Jax had always been obsessed with animals, including extinct ones like dinosaurs and trilobites; he had spent a lot of time learning about them with their mother, who was a marine biologist. Memorizing large numbers of facts about obscure subjects was her little brother’s idea of fun. Jax collected information in databases that would have been impressive for a college student, much less a kid. He was a combination of techie and nature boy, though his nature-loving was pretty scientific—more anthropology than wild child or granola. He took it upon himself to carefully record the curious habits of the natives.

But since their mother had disappeared—the 20th of June, a date they’d never forget—Jax expressed his animal interest mostly by collecting live ones in his room and forgetting they were there until it was too late. Acting out, was what Max called it. Hermit crabs, frogs, once even a foot-long dead, rotting fish with skin and meat still hanging off the bones—all kinds of things were appearing in his room that shouldn’t be there. And not always in tanks or cages, either.

Her parents had adopted Jax when he was two, and by last summer her dad used to say he was nine going on ninety. Jax was different, to say the least. Sure, he was “gifted” and all that, and sometimes talked like a tenured professor—a miniature version of their dad—but it went way further than that.

Jax had certain … abilities.

She shook her head. She didn’t want to think about that right now.

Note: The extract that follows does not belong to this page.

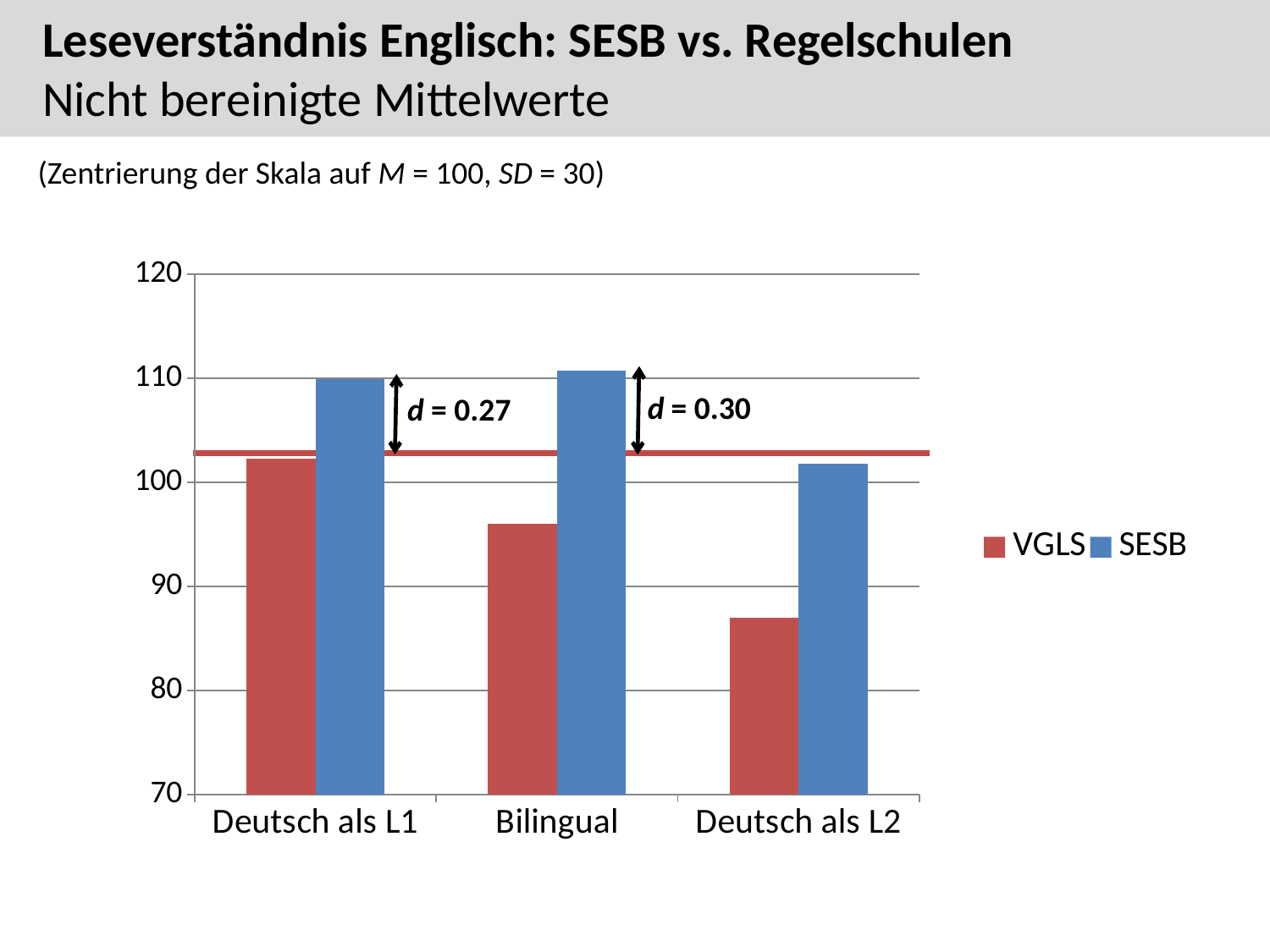
Is the VGLS value for Deutsch als L2 greater or less than 90? less How many categories are shown on the x axis? 3 Which series does the legend list first? VGLS Is the VGLS value for Deutsch als L1 greater or less than 100? greater Which category has the highest VGLS value? Deutsch als L1 What effect size d is printed for the Deutsch als L1 group? d = 0.27 Is the SESB value for Bilingual greater or less than 100? greater What kind of chart is shown on the slide? bar chart Which category has the lowest VGLS value? Deutsch als L2 For Deutsch als L2, which series has the larger value, VGLS or SESB? SESB How many series does the legend list? 2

School was starting in a week or so, which was cool but was also making her feel anxious. She missed her mother even more because of it—her mother who always found the time to help her buy supplies and plan for extracurriculars. This year there would only be her dad, and he was almost as busy as he was absentminded. He taught history at 4C’s, Cape Cod Community College, and was getting ready to start back for the fall semester, doing classes in European church history—“madmen, monks, and martyrs,” as he called it fondly.

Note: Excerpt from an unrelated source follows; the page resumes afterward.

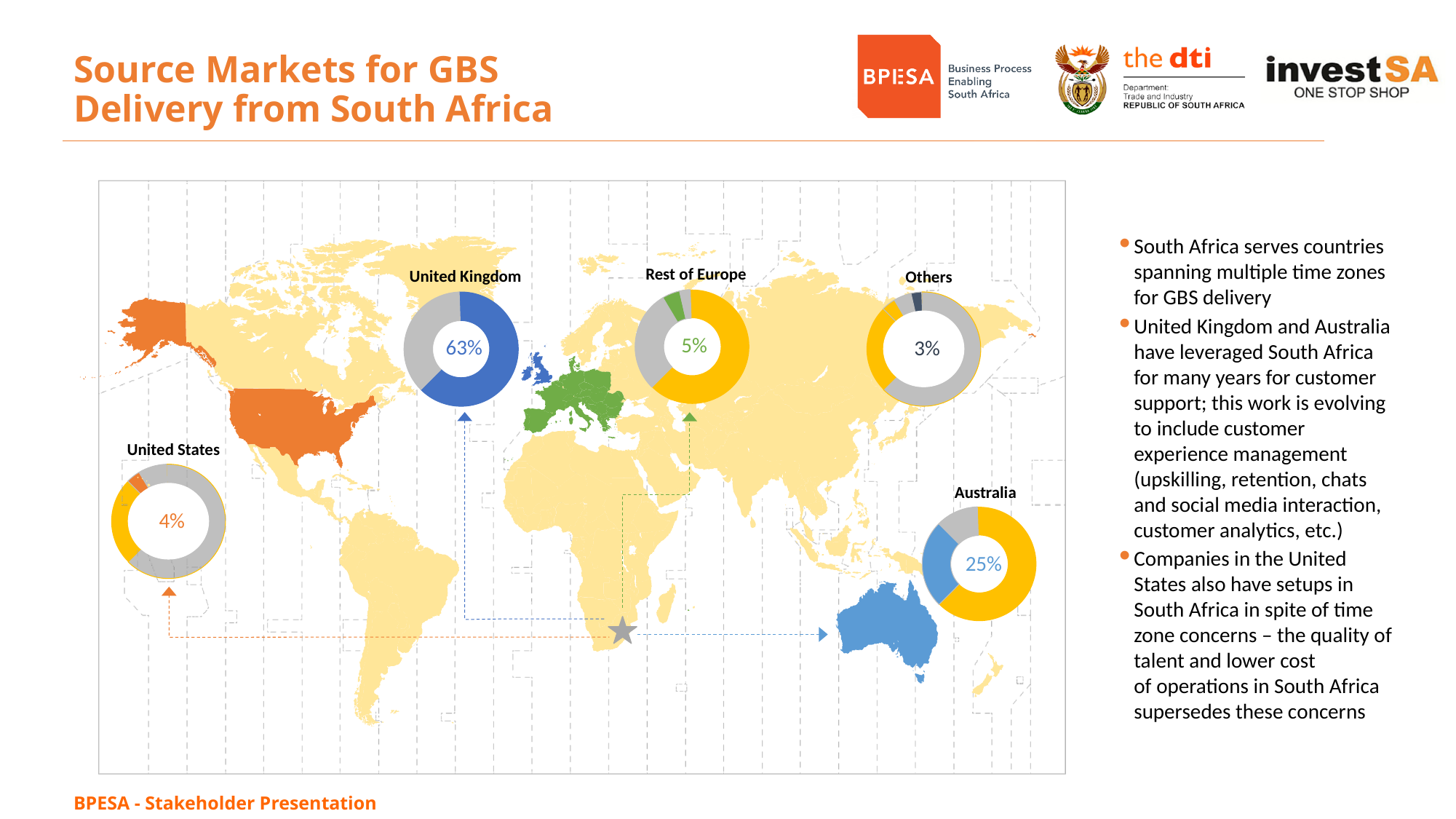
What kind of chart is used to show each source market's percentage on the map? Donut (pie) chart What is the combined percentage of the United States and Others donut charts? 7% Which has the larger percentage on its donut chart, Rest of Europe or United States? Rest of Europe On the Rest of Europe donut chart, what percentage is shown in the centre? 5% On the United States donut chart, what percentage is shown in the centre? 4% How many donut charts are placed on the map? 5 What is the difference between the United Kingdom percentage and the Australia percentage shown on the donut charts? 38% On the Others donut chart, what percentage is shown in the centre? 3% Across the donut charts on the map, which source market has the lowest percentage? Others On the Australia donut chart, what percentage is shown in the centre? 25% On the United Kingdom donut chart, what percentage is shown in the centre? 63% Across the donut charts on the map, which source market has the highest percentage? United Kingdom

He said her mother was bound to be back any day now, and Max said so, too, but Cara knew they were saying that to make her feel better. And maybe themselves too.

She realized she was blinking up at the sky. There were more gray clouds gathering, and it was getting late.

On her way back to shore, just beyond the break, she dove under again and swam underwater for one long kick, holding her breath. Right when she was about to come up for air something brushed up against her and she practically leapt out of the water. It was something with fur. What the—?

She splashed, looking around her frantically. And there it was—something brown in the water. A small, tan-and-brown head with dark, shining eyes.

It definitely wasn’t a seal—Cara had seen them plenty of times in the water from Falmouth all the way up to P-town. There were no sea lions around here, and it wasn’t one of those anyway. Maybe some kind of large rodent?

Then it flipped onto its back and floated, like it was just lounging there, paws up on its belly right beneath the chin. Its eyes seemed to be steadily focused on her. And then she recognized what it was. Not from real life, only from nature shows.

It was an otter.

But she’d never heard of otters on the Cape. Never.

She treaded water, threads of seaweed clinging to her ankles … what struck her was that the otter didn’t seem to be afraid of her at all. The eyes were so dark … it lay on its back and the eyes, she could swear, were like a person’s: they were intently fixed on her own. Beady because they had purpose, but also soft and deep.

She’d never been so close to a wild animal. It didn’t make sense; the otter should already be long gone.

“How come you aren’t afraid of me?” she whispered.

It was stupid to talk to an otter, but she didn’t know what else to try. The fur was beautiful, the face so light it was almost white, with a dark triangle of nose, and the paws a dark brown. She wanted to touch those handlike paws, posed thoughtfully together almost as if the otter was thinking. She could reach out easily; it was so near.